Tempat pembuangan sampah di perumahan berupa rumah kecil tanpa sekat. Ukuran 2m x 2m, satu meter dari tanah dindingnya berkeramik. Lantainya juga keramik (bekas). Tempat pembuangan sampah di perumahan ini jauh lebih baik dibandingkan dengan rumahku.
Tiba di depan pintu TPS, bau tak sedap sangat menusuk hidung. Lalat ada di mana-mana. Dari sampah-sampah itu kulihat keluar belatung-belatung. Sebenarnya itu bukan pemandangan yang luar biasa. Lihat belatung di TPS, itu lumrah dan biasa.
Lalat, semut, belatung dan serangga lainnya ikut berpesta pora menikmati sampah-sampah. Tapi pagi ini jumlah mereka luar biasa. Ternyata dari bungkus-bungkus makanan, baik dari plastik, kertas maupun daun keluar belatung dalam jumlah banyak.
Ada sesuatu yang tidak beres dengan orang-orang perumahan. Mengapa orang-orang perumahan tidak belajar ramah lingkungan pada si pemilik rumah dekat sawah? Seharusnya sisa-sisa makanan itu tak perlu berada dalam bungkusan. Biarkan sisa-sisa makan diuraikan mikroorganisme.
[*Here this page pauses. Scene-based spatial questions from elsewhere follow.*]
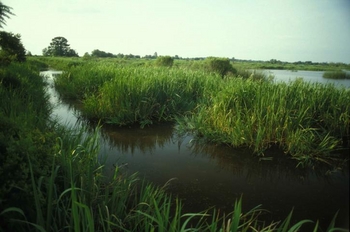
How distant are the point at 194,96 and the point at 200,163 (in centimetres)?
398

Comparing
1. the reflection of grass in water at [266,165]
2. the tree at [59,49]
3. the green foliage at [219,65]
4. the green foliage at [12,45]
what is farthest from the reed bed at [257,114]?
the tree at [59,49]

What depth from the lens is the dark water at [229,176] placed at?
8.64 ft

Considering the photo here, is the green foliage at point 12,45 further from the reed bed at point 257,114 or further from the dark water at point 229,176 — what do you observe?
the dark water at point 229,176

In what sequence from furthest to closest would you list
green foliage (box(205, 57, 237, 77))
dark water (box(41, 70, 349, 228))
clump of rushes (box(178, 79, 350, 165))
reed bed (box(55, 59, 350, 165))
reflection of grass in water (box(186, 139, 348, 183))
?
1. green foliage (box(205, 57, 237, 77))
2. reed bed (box(55, 59, 350, 165))
3. clump of rushes (box(178, 79, 350, 165))
4. reflection of grass in water (box(186, 139, 348, 183))
5. dark water (box(41, 70, 349, 228))

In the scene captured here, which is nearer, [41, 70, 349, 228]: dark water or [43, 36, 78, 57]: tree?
[41, 70, 349, 228]: dark water

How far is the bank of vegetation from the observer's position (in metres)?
1.50

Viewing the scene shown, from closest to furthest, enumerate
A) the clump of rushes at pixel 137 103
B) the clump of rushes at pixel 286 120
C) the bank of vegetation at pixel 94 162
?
the bank of vegetation at pixel 94 162
the clump of rushes at pixel 286 120
the clump of rushes at pixel 137 103

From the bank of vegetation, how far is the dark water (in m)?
0.20

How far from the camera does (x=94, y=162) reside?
2438 mm

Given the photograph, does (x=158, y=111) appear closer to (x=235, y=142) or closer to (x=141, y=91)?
(x=141, y=91)

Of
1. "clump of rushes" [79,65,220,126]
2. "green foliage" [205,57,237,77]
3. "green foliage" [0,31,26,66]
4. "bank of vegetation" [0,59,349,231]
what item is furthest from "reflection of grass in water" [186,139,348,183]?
"green foliage" [0,31,26,66]

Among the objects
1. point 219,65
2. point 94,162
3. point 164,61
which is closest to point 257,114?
point 94,162

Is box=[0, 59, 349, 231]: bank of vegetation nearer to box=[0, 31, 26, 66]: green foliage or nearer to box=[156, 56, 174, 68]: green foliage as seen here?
box=[0, 31, 26, 66]: green foliage

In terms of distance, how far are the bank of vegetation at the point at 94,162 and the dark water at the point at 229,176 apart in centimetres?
20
Dikumpulkan dalam suatu wadah, lalu di buang di tempat penampungan khusus. Dengan demikian bila terjadi pembusukan dan keluar belatung kejadiannya tidak seperti ini.
Dalam hitungan detik, belatung itu memenuhi ruangan TPS. Jumlahnya bertambah lebih cepat. Belatung-belatung tersebut sebagian keluar dari TPS. Mereka berbaris, menuju tempat yang lebih luas.
Sepedaku tak luput dari serangan belatung. Belatung-belatung itu sebagian menempel di sepedaku, lalu bersembunyi di antara tumpulan botol plastik, gelas plastik dan kertas/kardus. Tiba-tiba perutku mual, rasanya mau muntah. Belum lagi, kepala serasa kesemutan.
Kuambil kardus, kukibaskan pada sepeda. Aku berharap belatung itu jatuh dan tidak menempel di sepeda dan bronjong (keranjang). Aku berteriak girang. Berhasil. Buru-buru aku meninggalkan TPS. Aku naik di atas sepeda. Kukayuh sepedaku dengan sekuat tenaga.
Aku menoleh ke belakang. Ternyata belatung-belatung itu mengikutiku.
“Pak Tua. Pak Tua…”suara seorang ibu. Aku tak menghiraukannya.
Aku ingin selamat dari kejaran belatung. Sampai di rumah, di gubug reyot, aku berhenti. Dari jauh, kulihat belatung-belatung itu berjalan bukan lagi ke arahku. Belatung-belatung itu berjalan ke arah rumah-rumah tetanggaku yang kaya.
Aku sedikit bernafas lega. Kusandarkan sepedaku pada sebatang pohon. Aku masuk rumah. Pemandangan di TPS berpindah di rumahku. Dalam rumah, di kamar, di ruang tamu, di dapur dan di kamar mandi, semua diserbu belatung.